Title: Mark has a Place
Rating: G
Summary: he's detached from himself like a badly stringed puppet - a hexadrabble -
Disclaimer: I don't own anything.
Mark has a place of his own. He sits and stares at a concrete wall, numb from silence and a lack of thought. The grime settles deep into his gut, a feeling that isn't as dirty as one might expect. It's a small place, enclosed in such a way to give the illusion of warmth, though he never really feels it. Some days he wonders why nobody else has found the safe place, but can only assume that the local homeless have seen him claim it as his own.

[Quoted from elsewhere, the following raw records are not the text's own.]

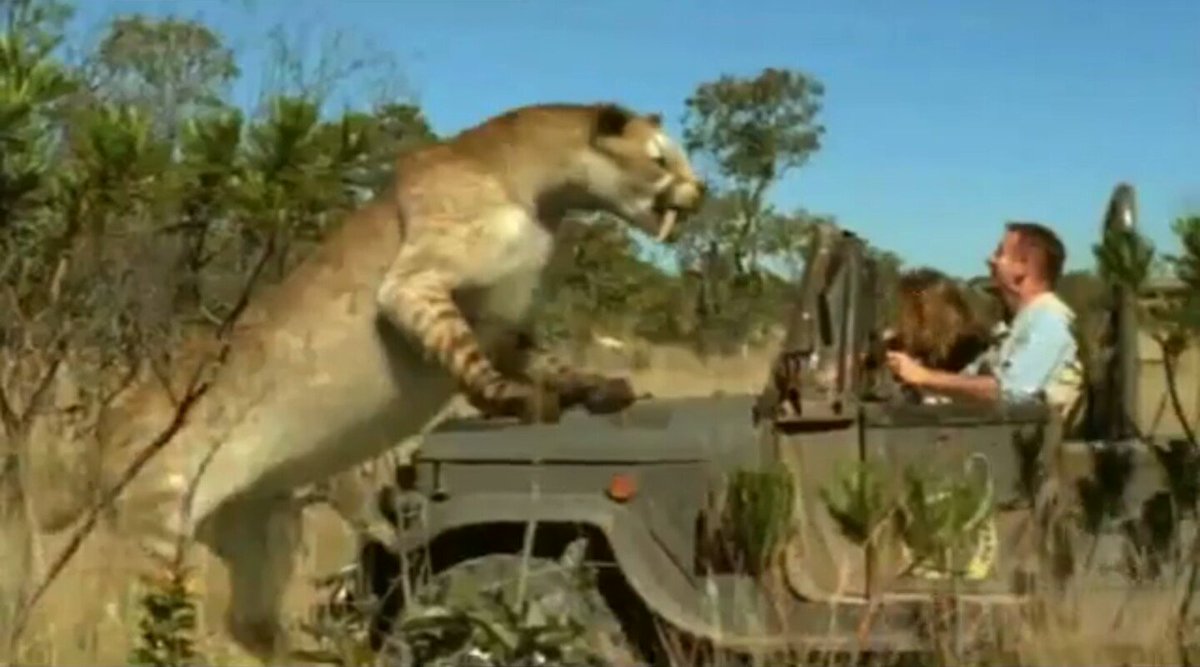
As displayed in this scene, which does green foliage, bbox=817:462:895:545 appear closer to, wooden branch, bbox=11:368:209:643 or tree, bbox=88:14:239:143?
wooden branch, bbox=11:368:209:643

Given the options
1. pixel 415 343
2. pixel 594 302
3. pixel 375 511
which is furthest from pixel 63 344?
pixel 594 302

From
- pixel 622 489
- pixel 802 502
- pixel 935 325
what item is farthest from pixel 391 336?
pixel 935 325

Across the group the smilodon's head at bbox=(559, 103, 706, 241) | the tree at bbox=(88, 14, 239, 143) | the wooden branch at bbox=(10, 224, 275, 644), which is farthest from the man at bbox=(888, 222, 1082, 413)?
the tree at bbox=(88, 14, 239, 143)

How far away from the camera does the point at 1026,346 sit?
283 inches

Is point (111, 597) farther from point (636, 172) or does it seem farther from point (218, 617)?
point (636, 172)

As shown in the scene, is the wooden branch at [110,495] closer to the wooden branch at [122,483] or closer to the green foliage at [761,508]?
the wooden branch at [122,483]

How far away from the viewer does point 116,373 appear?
974cm

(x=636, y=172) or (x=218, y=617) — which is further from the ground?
(x=636, y=172)

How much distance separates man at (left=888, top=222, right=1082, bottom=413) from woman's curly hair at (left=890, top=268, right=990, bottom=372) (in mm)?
73

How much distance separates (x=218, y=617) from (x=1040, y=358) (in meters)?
2.66

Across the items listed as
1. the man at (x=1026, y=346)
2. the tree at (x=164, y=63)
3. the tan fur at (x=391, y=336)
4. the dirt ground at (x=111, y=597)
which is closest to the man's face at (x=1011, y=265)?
the man at (x=1026, y=346)

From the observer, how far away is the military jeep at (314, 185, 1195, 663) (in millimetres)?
6184

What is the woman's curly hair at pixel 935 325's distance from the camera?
288 inches

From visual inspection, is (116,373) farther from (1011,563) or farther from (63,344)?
(1011,563)
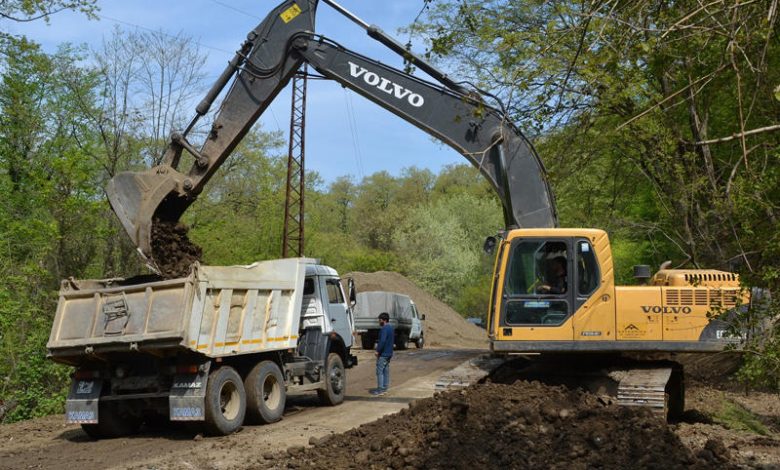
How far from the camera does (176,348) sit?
1111 cm

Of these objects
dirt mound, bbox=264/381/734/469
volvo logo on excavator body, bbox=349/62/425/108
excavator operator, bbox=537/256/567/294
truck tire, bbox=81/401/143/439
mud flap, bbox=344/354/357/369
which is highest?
volvo logo on excavator body, bbox=349/62/425/108

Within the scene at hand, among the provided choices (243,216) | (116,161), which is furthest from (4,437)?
(243,216)

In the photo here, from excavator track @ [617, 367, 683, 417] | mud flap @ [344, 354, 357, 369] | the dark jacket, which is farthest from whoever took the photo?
the dark jacket

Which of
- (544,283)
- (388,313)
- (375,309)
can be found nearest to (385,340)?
(544,283)

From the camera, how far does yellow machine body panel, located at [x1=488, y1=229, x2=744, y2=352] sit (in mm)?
11406

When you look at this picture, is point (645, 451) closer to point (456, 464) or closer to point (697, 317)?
point (456, 464)

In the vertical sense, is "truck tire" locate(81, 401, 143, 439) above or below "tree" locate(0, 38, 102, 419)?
below

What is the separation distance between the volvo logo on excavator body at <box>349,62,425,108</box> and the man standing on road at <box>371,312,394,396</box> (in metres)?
4.57

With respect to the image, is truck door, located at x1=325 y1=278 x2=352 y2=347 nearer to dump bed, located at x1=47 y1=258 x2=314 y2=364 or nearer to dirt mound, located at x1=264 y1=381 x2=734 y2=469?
dump bed, located at x1=47 y1=258 x2=314 y2=364

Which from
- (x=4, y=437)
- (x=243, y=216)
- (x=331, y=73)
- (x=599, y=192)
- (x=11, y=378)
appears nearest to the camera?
(x=4, y=437)

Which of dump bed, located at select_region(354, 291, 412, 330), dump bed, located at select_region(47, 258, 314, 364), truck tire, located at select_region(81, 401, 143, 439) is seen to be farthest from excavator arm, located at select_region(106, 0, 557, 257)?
dump bed, located at select_region(354, 291, 412, 330)

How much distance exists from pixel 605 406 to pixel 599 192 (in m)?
10.7

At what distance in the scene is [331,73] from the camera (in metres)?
13.9

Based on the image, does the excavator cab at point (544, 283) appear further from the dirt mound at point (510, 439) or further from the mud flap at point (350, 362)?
the mud flap at point (350, 362)
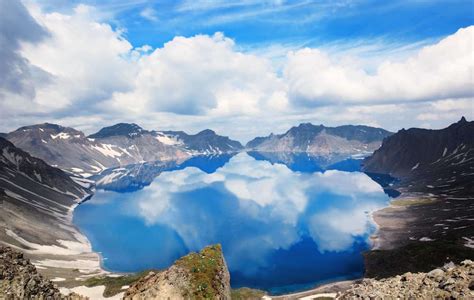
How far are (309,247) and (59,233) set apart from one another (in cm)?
12755

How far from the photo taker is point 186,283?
34.5 meters

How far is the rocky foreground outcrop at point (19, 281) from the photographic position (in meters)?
30.8

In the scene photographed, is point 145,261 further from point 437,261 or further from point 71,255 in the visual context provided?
point 437,261

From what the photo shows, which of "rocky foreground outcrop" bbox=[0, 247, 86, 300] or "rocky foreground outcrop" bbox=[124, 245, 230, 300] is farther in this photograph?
"rocky foreground outcrop" bbox=[124, 245, 230, 300]

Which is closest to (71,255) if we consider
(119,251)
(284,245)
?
(119,251)

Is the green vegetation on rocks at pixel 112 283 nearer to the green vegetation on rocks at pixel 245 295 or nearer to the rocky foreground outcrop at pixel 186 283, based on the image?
the green vegetation on rocks at pixel 245 295

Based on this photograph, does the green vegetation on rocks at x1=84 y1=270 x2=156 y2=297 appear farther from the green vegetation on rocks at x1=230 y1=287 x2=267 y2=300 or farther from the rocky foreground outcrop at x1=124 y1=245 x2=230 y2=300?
the rocky foreground outcrop at x1=124 y1=245 x2=230 y2=300

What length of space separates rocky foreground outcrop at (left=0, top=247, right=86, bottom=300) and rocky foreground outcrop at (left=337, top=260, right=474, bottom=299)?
3014cm

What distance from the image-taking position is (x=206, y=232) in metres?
188

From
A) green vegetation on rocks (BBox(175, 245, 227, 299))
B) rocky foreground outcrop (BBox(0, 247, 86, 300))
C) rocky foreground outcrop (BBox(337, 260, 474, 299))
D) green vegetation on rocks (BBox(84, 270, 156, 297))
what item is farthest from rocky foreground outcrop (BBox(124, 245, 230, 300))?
green vegetation on rocks (BBox(84, 270, 156, 297))

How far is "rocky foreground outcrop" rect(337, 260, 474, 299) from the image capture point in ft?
85.5

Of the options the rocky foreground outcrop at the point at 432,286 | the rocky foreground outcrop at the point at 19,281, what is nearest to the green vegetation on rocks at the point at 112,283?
the rocky foreground outcrop at the point at 19,281

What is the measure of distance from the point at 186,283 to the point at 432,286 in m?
21.3

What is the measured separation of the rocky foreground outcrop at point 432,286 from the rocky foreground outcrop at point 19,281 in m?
30.1
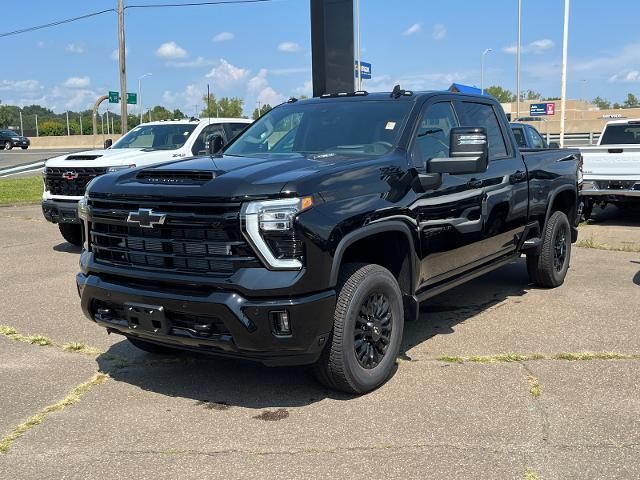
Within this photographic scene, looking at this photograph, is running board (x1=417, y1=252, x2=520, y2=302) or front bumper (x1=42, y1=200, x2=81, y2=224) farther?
front bumper (x1=42, y1=200, x2=81, y2=224)

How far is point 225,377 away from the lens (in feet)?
15.6

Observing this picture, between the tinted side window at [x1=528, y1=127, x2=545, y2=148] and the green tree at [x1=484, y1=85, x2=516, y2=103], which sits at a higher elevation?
the green tree at [x1=484, y1=85, x2=516, y2=103]

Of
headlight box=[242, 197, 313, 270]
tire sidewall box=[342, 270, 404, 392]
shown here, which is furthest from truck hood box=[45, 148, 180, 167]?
headlight box=[242, 197, 313, 270]

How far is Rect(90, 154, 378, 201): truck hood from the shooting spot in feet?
12.4

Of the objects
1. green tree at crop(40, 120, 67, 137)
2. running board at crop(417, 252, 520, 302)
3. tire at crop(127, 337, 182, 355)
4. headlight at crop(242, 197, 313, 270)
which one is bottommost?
tire at crop(127, 337, 182, 355)

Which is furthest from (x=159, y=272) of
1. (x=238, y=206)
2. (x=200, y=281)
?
(x=238, y=206)

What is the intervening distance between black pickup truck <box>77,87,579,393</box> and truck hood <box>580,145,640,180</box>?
685cm

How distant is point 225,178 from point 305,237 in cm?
61

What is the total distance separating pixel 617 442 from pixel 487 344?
177 cm

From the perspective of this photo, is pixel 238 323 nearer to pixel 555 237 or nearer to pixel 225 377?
pixel 225 377

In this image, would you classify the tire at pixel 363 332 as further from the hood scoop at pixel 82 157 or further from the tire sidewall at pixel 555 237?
the hood scoop at pixel 82 157

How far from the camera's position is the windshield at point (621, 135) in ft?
44.0

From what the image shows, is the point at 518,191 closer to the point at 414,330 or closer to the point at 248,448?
the point at 414,330

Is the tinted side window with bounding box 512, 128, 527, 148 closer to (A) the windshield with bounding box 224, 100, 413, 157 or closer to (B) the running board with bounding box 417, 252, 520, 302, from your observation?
(B) the running board with bounding box 417, 252, 520, 302
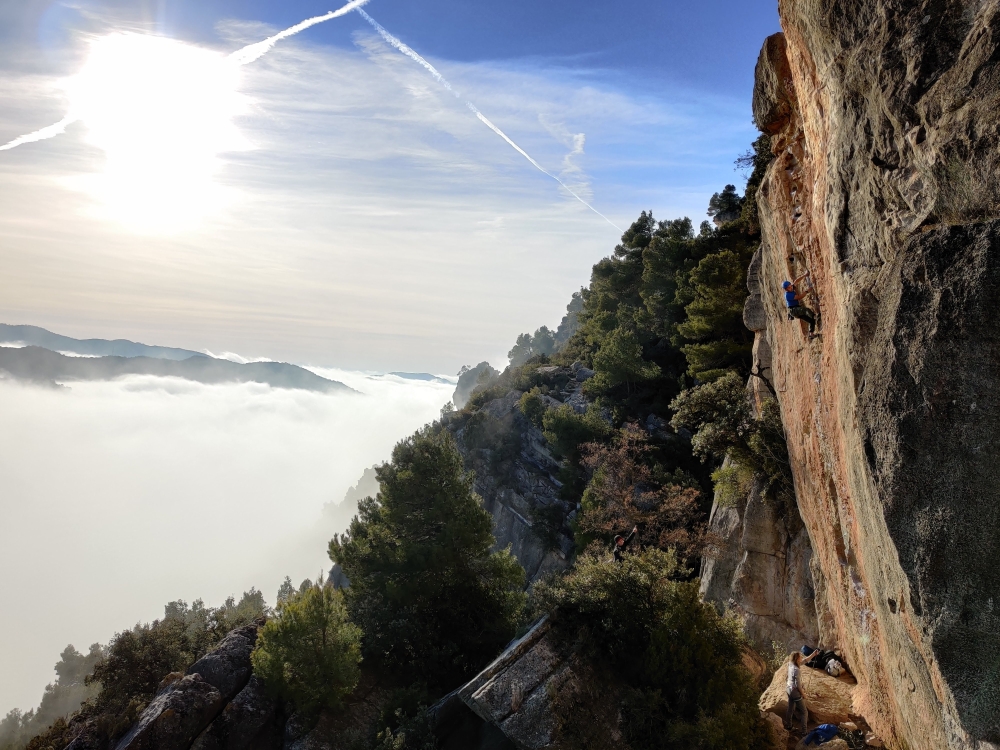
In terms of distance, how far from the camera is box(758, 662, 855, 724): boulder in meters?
12.5

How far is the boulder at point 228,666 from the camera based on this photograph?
64.7 ft

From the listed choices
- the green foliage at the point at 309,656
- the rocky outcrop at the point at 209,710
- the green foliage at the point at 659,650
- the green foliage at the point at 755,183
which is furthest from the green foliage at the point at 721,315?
the rocky outcrop at the point at 209,710

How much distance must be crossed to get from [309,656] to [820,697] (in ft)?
52.8

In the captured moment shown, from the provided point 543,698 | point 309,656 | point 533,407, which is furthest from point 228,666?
point 533,407

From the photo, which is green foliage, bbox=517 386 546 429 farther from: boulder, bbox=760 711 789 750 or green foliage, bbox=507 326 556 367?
green foliage, bbox=507 326 556 367

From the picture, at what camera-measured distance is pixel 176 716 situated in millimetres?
17812

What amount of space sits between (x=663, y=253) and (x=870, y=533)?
3766 centimetres

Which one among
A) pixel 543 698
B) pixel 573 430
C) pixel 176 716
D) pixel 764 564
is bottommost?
pixel 176 716

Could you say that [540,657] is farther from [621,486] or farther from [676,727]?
[621,486]

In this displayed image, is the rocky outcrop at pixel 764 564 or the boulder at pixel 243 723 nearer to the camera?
the rocky outcrop at pixel 764 564

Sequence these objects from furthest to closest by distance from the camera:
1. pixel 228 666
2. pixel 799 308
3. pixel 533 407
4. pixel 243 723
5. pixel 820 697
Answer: pixel 533 407 → pixel 228 666 → pixel 243 723 → pixel 820 697 → pixel 799 308

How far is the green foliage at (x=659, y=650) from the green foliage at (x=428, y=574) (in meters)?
8.04

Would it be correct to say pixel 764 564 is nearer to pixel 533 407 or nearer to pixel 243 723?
pixel 243 723

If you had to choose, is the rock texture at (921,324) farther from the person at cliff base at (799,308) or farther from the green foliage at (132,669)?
the green foliage at (132,669)
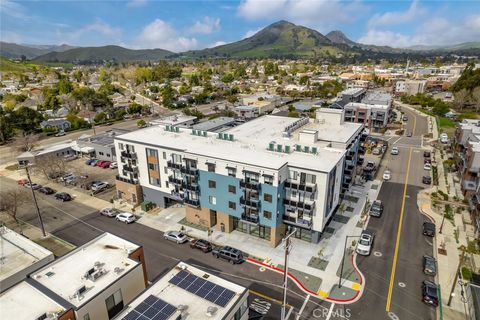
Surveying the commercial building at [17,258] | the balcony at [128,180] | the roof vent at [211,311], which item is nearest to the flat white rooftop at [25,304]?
the commercial building at [17,258]

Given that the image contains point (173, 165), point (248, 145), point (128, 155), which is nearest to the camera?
point (173, 165)

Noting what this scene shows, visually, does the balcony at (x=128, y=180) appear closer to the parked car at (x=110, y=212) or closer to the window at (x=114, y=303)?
the parked car at (x=110, y=212)

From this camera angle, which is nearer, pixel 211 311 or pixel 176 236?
pixel 211 311

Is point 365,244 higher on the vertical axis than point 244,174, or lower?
lower

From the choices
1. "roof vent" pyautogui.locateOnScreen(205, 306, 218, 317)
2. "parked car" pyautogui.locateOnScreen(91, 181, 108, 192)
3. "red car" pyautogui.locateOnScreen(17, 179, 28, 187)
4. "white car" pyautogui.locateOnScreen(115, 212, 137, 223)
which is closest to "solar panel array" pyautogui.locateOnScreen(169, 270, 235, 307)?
"roof vent" pyautogui.locateOnScreen(205, 306, 218, 317)

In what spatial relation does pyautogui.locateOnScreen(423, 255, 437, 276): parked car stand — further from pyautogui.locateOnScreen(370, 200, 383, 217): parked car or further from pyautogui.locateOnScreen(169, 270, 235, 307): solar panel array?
pyautogui.locateOnScreen(169, 270, 235, 307): solar panel array

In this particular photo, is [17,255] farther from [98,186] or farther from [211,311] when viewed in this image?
[98,186]

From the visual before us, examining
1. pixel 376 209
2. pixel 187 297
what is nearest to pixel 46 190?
pixel 187 297
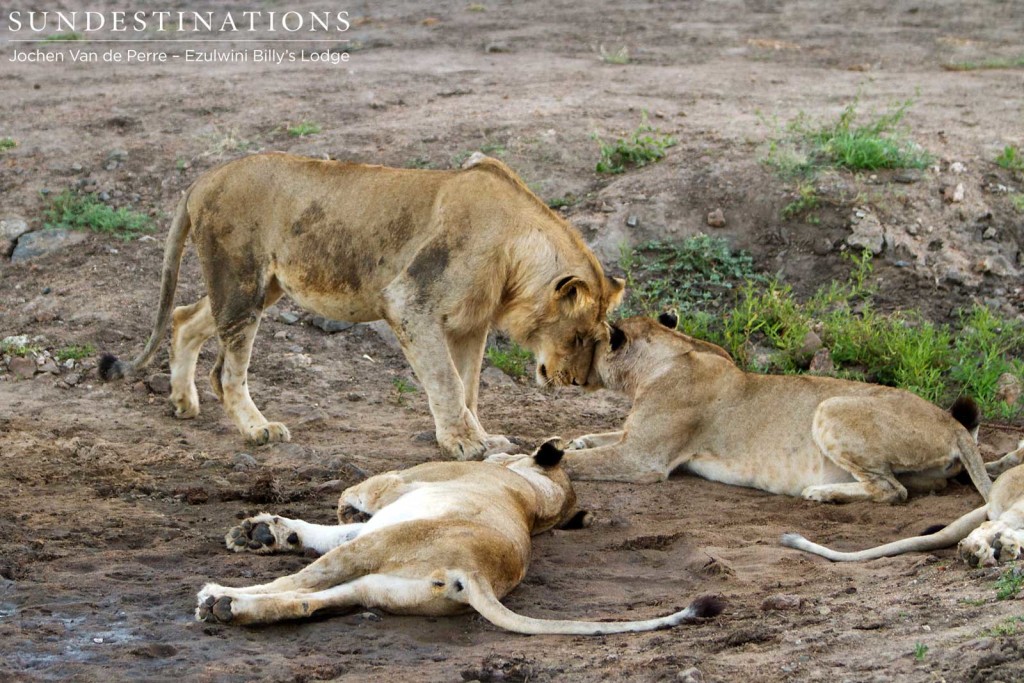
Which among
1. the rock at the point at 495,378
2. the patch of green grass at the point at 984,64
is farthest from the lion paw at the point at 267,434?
the patch of green grass at the point at 984,64

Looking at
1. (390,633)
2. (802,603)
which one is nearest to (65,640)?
(390,633)

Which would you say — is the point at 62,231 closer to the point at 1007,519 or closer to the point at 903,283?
the point at 903,283

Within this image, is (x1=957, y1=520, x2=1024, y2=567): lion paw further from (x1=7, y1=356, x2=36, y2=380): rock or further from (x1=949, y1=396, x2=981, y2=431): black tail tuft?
(x1=7, y1=356, x2=36, y2=380): rock

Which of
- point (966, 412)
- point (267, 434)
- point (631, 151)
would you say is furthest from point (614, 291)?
point (631, 151)

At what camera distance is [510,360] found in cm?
869

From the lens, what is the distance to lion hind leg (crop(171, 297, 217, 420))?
7.54 meters

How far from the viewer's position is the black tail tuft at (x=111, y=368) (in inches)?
298

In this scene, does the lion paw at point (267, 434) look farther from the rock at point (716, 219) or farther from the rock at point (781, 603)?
the rock at point (716, 219)

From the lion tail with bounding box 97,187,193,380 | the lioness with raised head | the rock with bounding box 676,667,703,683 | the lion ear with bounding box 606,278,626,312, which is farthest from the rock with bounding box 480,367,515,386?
the rock with bounding box 676,667,703,683

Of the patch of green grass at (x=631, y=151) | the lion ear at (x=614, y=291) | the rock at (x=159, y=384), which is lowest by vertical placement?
the rock at (x=159, y=384)

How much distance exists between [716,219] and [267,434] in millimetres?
3806

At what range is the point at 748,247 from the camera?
9484 millimetres

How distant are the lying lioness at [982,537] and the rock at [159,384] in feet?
12.2

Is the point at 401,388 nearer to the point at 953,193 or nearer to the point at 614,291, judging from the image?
the point at 614,291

Some days he thinks about the sight he must make, too-clean blond hair against red-white graffiti. Most days he doesn't think at all. Maybe he'd analyse this strange little hobby of his, if he were that kind of person. But he's not. So he sits, and stares at nothing at all while raindrops echo, or shadows whisper. He doesn't have a logic for this place.
Sometimes he smile-twitches at the cracks in the pavement, in his knuckles, in his hand. Reflex. A learned behaviour. A habit. He thinks that maybe that's pathetic in some way, or maybe it's just realistic. He wonders if he's the only one who has his own little cramped corner of the world to hide in. He wonders if he's the only one who needs one.
Sometimes he dreams. Echoes of past conversations, shifting, smearing, striking faces, a shadow of what might have once been an emotion. Anger? Fear? Despair?Grief?Bleak?Dark?Hurt?Love? He wishes he knew the labels that come so easily to other people.
He thinks he knows who he loves, if he should love anyone. If he could love anyone. And he knows he should be sad?lonely?scared? now, because that person is gone from his reach. But he really isn't. At least, not here, in this numb, empty place.
Roger is getting married. Two months he said and won't it be great, Mark? Mimi's parents are even lending us some money for the wedding, and then he's moving out, away from someone who never needed him, the ex-junkie ex-rockstar ex-victim ex-best friend. Not that they'd ever labelled themselves as such.
And Mark should be, should be, something, something out of a romance novel or a bad piece of fiction, but he's not, he's just some emotion he can't quite define that he's not sure exists anyways. Like the word is on the edge of his tongue and all it would take is an odd movement and something unknown and new would come ripping into consciousness.
He's detached from himself like a badly stringed puppet, and sometimes he wishes he could just stop, but it's ingrained in him (reflexlearnedbehaviorhabit) so deeply he imagines he has hollow bones. So he thinks he should smirk when he catches sight of one sticky hand clutching his camera. When he tries to break the hold it's like bending stone. He stops trying. He can't fight against who he is.
Mark has a place of his own. It's cold and damp or hot and dry and never comfortable. It's gummy tar and tarry gum and dirt and dark and dead. He sits there for however long it takes for the almost-silence to sink into his center and the grime to coat his fingertips. He doesn't analyse his reasons for coming here, but he always finds it a little bit easier to smilelaughteaseruneatsleepplay afterwards.
Sometimes he wonders if he's as cracked as his chapped white-red palms, but the thought always wisps away before it is ever truly formed.